Aim of the exercise =>
Copy verbatim the lines of the data below from the line containing "What is the measured separation from" through the end of the data, including both ends. Omit the pictures from your answer.

Source data =>
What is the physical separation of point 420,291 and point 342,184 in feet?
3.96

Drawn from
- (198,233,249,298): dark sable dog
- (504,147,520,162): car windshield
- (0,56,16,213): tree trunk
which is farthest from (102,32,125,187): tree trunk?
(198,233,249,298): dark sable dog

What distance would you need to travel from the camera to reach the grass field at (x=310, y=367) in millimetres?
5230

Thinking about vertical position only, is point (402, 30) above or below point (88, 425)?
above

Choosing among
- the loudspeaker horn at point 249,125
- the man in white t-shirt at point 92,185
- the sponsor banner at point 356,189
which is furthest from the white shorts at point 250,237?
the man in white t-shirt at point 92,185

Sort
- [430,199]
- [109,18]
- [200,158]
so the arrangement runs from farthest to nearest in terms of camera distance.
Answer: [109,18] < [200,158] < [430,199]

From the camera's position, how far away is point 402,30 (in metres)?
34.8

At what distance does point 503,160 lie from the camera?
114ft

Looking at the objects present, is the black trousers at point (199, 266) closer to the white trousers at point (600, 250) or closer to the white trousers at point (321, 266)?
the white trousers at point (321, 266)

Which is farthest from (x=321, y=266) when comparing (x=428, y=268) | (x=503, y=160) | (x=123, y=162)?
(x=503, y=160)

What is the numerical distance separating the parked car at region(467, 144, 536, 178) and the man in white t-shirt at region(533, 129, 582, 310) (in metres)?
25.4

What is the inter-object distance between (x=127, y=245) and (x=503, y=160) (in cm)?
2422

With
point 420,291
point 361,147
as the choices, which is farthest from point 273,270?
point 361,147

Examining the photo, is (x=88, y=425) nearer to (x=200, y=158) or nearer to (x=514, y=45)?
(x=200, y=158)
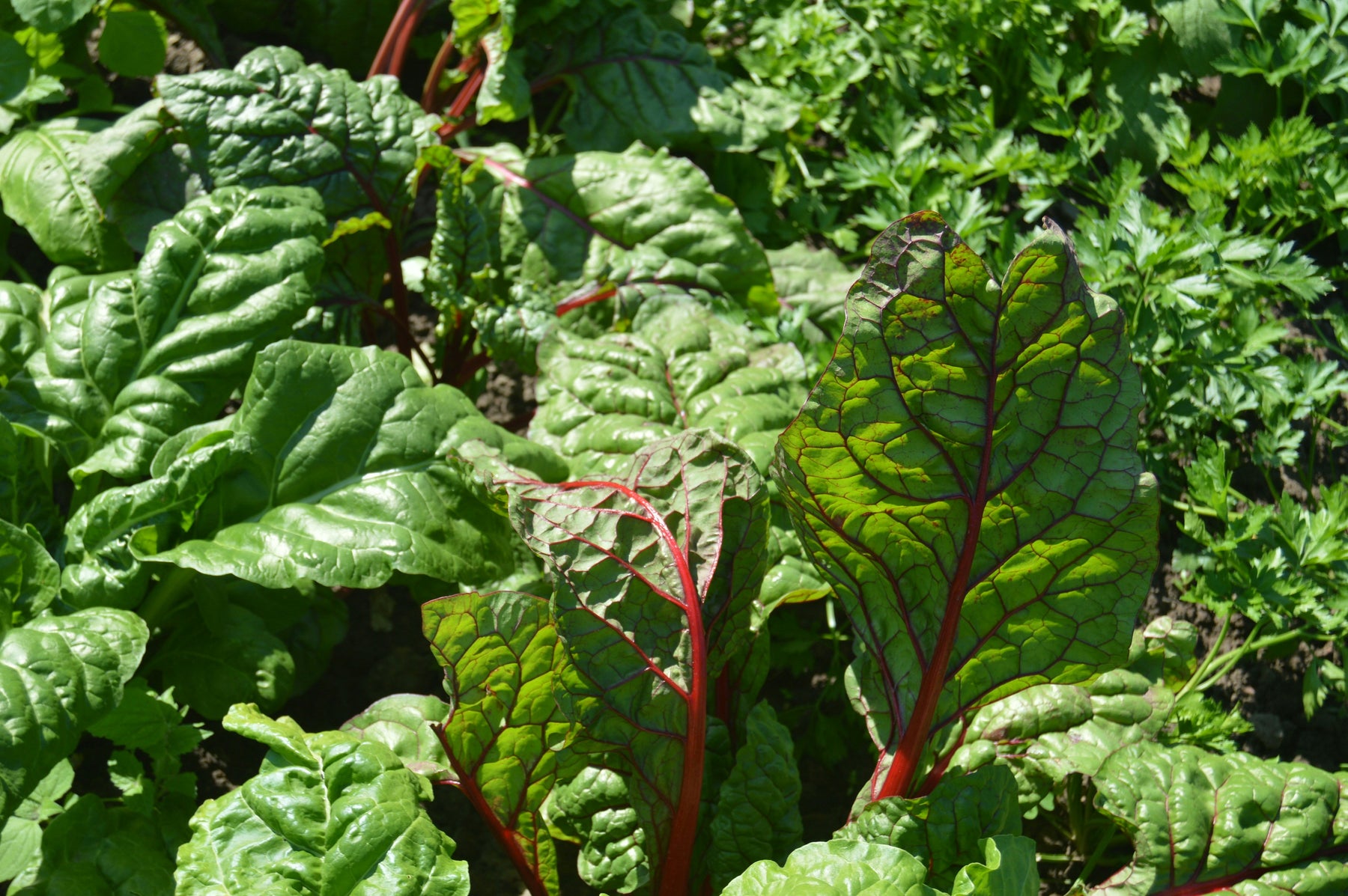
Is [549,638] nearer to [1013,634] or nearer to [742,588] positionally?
[742,588]

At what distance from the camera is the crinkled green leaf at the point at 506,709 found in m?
1.73

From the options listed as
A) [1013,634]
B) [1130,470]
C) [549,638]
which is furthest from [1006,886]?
[549,638]

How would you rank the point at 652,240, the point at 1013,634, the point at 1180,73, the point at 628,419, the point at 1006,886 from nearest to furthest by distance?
the point at 1006,886 → the point at 1013,634 → the point at 628,419 → the point at 652,240 → the point at 1180,73

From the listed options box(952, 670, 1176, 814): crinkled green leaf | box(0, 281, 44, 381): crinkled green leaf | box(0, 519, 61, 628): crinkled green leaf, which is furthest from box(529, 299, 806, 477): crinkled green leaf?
box(0, 281, 44, 381): crinkled green leaf

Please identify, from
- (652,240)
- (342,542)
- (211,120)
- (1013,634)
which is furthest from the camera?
(652,240)

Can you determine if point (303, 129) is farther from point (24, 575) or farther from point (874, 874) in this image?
point (874, 874)

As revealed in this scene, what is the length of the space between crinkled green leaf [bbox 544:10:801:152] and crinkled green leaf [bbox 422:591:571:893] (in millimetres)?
1553

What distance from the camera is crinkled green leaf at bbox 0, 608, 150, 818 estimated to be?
1.57 m

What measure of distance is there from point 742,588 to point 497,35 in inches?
66.1

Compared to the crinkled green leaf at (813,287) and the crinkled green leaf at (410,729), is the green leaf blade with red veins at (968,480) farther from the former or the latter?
the crinkled green leaf at (813,287)

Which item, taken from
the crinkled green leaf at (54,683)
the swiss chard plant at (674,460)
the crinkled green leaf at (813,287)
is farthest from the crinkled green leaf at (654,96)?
the crinkled green leaf at (54,683)

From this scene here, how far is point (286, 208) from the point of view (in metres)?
2.24

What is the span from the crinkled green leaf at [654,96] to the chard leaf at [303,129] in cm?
51

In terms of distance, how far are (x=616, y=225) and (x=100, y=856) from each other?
66.8 inches
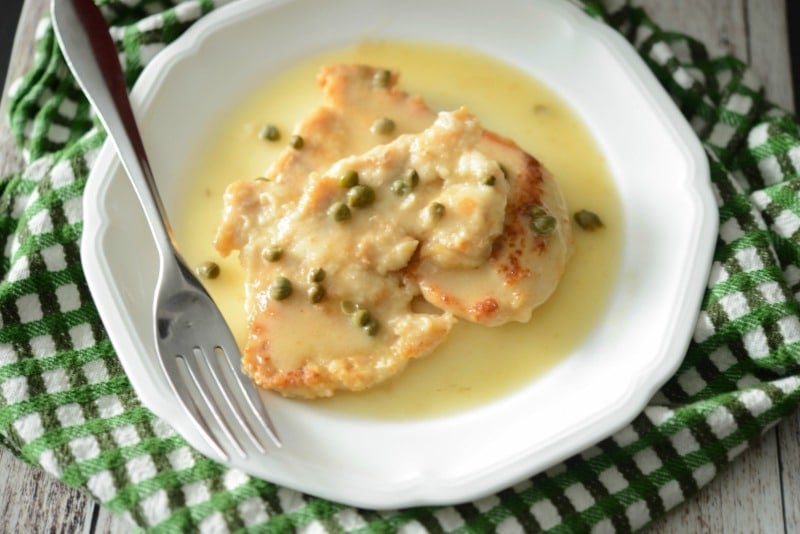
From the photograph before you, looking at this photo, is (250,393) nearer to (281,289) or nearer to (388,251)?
(281,289)

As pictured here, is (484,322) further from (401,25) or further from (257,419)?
(401,25)

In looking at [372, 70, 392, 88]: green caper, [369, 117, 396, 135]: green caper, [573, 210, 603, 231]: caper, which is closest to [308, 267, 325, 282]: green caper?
[369, 117, 396, 135]: green caper

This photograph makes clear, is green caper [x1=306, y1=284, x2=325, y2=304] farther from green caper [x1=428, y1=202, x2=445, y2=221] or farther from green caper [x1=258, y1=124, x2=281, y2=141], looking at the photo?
green caper [x1=258, y1=124, x2=281, y2=141]

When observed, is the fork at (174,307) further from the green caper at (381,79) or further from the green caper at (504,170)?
the green caper at (504,170)

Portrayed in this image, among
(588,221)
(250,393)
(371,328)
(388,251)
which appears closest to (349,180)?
(388,251)

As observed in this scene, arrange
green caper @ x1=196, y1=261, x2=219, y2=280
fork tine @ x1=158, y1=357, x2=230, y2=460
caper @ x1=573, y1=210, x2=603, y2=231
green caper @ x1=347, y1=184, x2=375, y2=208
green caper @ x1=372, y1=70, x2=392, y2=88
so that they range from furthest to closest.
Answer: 1. green caper @ x1=372, y1=70, x2=392, y2=88
2. caper @ x1=573, y1=210, x2=603, y2=231
3. green caper @ x1=196, y1=261, x2=219, y2=280
4. green caper @ x1=347, y1=184, x2=375, y2=208
5. fork tine @ x1=158, y1=357, x2=230, y2=460

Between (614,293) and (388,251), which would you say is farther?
(614,293)

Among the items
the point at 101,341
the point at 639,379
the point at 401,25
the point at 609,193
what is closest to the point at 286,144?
the point at 401,25
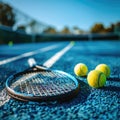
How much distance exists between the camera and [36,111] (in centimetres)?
171

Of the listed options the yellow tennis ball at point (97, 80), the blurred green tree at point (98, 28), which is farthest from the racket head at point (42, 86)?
the blurred green tree at point (98, 28)

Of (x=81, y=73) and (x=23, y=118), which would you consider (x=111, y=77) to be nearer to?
(x=81, y=73)

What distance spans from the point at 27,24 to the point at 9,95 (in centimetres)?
2210

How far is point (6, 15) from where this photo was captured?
22.9 metres

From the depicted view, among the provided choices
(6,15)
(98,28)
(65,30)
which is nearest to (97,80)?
(6,15)

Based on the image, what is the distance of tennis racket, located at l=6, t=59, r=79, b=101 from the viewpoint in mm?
1842

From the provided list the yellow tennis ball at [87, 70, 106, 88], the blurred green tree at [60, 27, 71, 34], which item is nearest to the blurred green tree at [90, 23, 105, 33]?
the blurred green tree at [60, 27, 71, 34]

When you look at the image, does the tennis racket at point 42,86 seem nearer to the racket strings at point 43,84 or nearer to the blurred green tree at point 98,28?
the racket strings at point 43,84

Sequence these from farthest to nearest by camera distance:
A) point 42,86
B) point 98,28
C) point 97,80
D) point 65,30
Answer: point 65,30 → point 98,28 → point 97,80 → point 42,86

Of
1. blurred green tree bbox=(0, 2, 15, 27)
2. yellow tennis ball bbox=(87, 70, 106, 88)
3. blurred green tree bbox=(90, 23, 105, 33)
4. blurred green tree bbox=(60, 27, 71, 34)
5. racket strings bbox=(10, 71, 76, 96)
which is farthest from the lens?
blurred green tree bbox=(60, 27, 71, 34)

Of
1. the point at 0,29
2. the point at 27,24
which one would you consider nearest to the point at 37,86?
the point at 0,29

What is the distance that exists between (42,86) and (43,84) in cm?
9

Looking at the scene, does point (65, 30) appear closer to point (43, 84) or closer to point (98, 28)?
point (98, 28)

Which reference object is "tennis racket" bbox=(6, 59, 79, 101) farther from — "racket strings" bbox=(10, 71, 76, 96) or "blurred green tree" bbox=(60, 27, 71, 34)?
"blurred green tree" bbox=(60, 27, 71, 34)
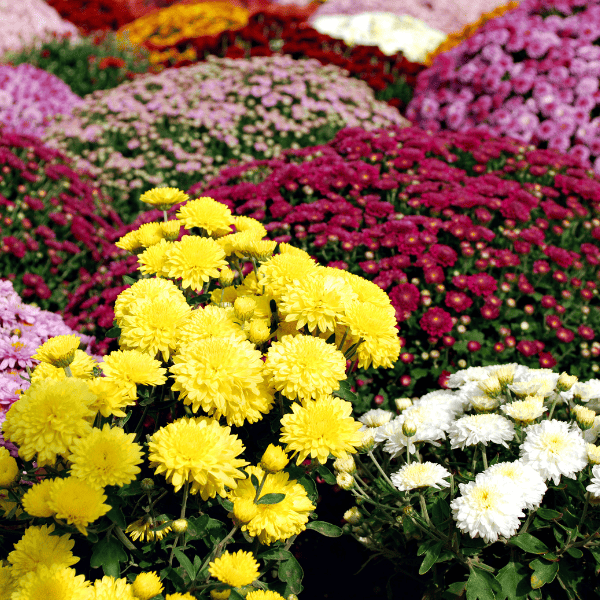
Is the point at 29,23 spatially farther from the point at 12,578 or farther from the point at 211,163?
the point at 12,578

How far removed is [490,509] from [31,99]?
689 cm

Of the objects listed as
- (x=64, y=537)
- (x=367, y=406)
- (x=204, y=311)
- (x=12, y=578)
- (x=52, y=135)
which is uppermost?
(x=204, y=311)

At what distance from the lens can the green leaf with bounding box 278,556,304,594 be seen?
139cm

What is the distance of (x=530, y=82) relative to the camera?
5.25 m

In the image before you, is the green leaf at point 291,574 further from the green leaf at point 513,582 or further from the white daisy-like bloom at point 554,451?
the white daisy-like bloom at point 554,451

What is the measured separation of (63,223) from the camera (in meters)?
3.50

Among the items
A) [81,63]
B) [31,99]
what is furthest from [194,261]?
[81,63]

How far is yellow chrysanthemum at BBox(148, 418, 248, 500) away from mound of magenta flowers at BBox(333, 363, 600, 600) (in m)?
0.43

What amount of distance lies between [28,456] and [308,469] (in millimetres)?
723

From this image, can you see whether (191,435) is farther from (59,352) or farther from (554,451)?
(554,451)

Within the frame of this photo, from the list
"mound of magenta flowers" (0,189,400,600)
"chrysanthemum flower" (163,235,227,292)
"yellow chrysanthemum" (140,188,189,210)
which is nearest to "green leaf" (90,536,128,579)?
"mound of magenta flowers" (0,189,400,600)

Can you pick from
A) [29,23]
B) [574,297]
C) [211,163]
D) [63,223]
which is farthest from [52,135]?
[574,297]

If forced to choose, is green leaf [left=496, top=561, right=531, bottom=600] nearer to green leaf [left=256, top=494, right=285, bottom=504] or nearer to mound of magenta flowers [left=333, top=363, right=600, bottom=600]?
mound of magenta flowers [left=333, top=363, right=600, bottom=600]

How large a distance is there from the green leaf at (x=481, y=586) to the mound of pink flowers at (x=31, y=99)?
6145mm
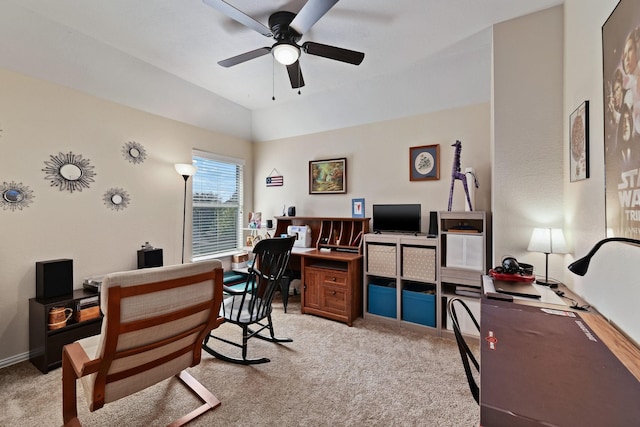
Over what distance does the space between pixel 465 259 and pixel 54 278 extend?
3783mm

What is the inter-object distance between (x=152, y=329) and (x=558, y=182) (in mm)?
2935

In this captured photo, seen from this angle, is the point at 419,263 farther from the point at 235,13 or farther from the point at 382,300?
the point at 235,13

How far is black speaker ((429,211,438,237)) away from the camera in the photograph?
3.03 m

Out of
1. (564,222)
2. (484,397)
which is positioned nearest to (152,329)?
(484,397)

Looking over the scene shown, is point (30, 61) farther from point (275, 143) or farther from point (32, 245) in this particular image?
point (275, 143)

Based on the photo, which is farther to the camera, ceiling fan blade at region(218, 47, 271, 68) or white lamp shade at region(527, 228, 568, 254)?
ceiling fan blade at region(218, 47, 271, 68)

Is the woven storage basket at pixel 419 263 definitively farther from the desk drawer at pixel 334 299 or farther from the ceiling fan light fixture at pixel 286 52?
the ceiling fan light fixture at pixel 286 52

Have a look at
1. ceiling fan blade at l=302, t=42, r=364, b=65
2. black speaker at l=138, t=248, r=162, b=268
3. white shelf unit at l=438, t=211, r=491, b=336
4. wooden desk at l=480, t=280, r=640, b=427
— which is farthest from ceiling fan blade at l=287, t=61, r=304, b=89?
black speaker at l=138, t=248, r=162, b=268

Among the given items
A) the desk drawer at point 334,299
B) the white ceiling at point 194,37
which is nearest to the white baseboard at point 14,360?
the white ceiling at point 194,37

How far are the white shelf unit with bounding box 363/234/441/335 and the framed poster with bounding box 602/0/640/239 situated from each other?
65.3 inches

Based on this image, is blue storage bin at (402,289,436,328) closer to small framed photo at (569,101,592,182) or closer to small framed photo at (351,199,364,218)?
small framed photo at (351,199,364,218)

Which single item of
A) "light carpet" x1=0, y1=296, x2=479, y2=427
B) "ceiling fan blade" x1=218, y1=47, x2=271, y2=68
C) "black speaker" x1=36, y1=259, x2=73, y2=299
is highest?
"ceiling fan blade" x1=218, y1=47, x2=271, y2=68

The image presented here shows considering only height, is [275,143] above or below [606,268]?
above

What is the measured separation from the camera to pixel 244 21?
6.00ft
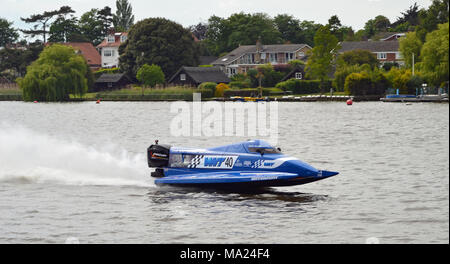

The solution =>
What is the measured separation from the camera to pixel 244 21?
6.00ft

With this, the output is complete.